Recall from Table 4.2 (page 4.2 ) that Reuters-RCV1 has 800,000 documents, 200 tokens per document, six characters per token, and 100,000,000 postings where we define a posting in this chapter as a docID in a postings list, that is, excluding frequency and position information. These numbers correspond to line 3 (``case folding'') in Table 5.1 . Document identifiers are $\log_2 800{,}000 \approx 20$ bits long. Thus, the size of the collection is about $800{,}000 \times 200 \times 6 \ \mbox{bytes}= 960 \ \mbox{MB}$ and the size of the uncompressed postings file is $100{,}000{,}000 \times 20 / 8 = 250 \ \mbox{MB}$ .

To devise a more efficient representation of the postings file, one that uses fewer than 20 bits per document, we observe that the postings for frequent terms are close together.
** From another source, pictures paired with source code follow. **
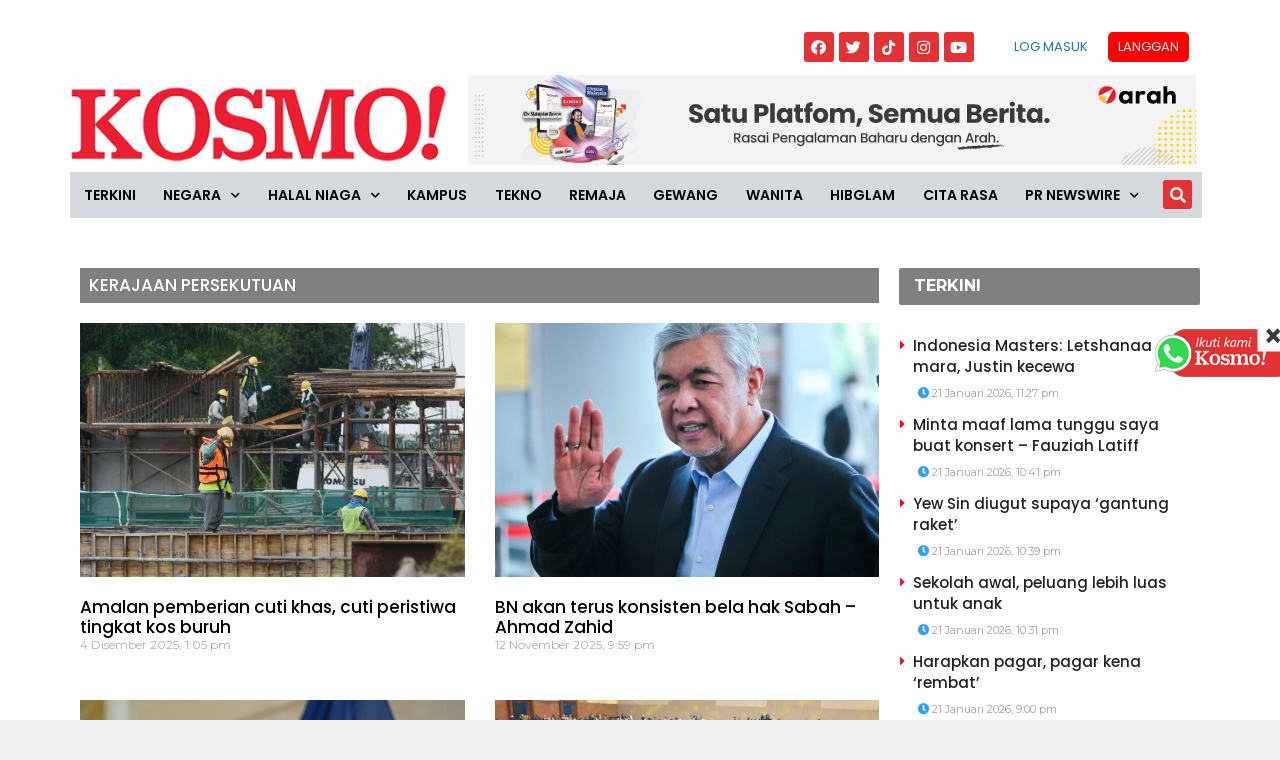

--- FILE ---
content_type: text/html; charset=utf-8
request_url: https://www.google.com/recaptcha/api2/aframe
body_size: 265
content:
<!DOCTYPE HTML><html><head><meta http-equiv="content-type" content="text/html; charset=UTF-8"></head><body><script nonce="hfQ5U9pzN6nlahakc3hmWA">/** Anti-fraud and anti-abuse applications only. See google.com/recaptcha */ try{var clients={'sodar':'https://pagead2.googlesyndication.com/pagead/sodar?'};window.addEventListener("message",function(a){try{if(a.source===window.parent){var b=JSON.parse(a.data);var c=clients[b['id']];if(c){var d=document.createElement('img');d.src=c+b['params']+'&rc='+(localStorage.getItem("rc::a")?sessionStorage.getItem("rc::b"):"");window.document.body.appendChild(d);sessionStorage.setItem("rc::e",parseInt(sessionStorage.getItem("rc::e")||0)+1);localStorage.setItem("rc::h",'1769020075518');}}}catch(b){}});window.parent.postMessage("_grecaptcha_ready", "*");}catch(b){}</script></body></html>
Imagine going through the documents of a collection one by one and looking for a frequent term like computer. We will find a document containing computer, then we skip a few documents that do not contain it, then there is again a document with the term and so on (see Table 5.3 ). The key idea is that the gaps between postings are short, requiring a lot less space than 20 bits to store. In fact, gaps for the most frequent terms such as the and for are mostly equal to 1. But the gaps for a rare term that occurs only once or twice in a collection (e.g., arachnocentric in Table 5.3 ) have the same order of magnitude as the docIDs and need 20 bits. For an economical representation of this distribution of gaps, we need a variable encoding method that uses fewer bits for short gaps.

To encode small numbers in less space than large numbers, we look at two types of methods: bytewise compression and bitwise compression. As the names suggest, these methods attempt to encode gaps with the minimum number of bytes and bits, respectively.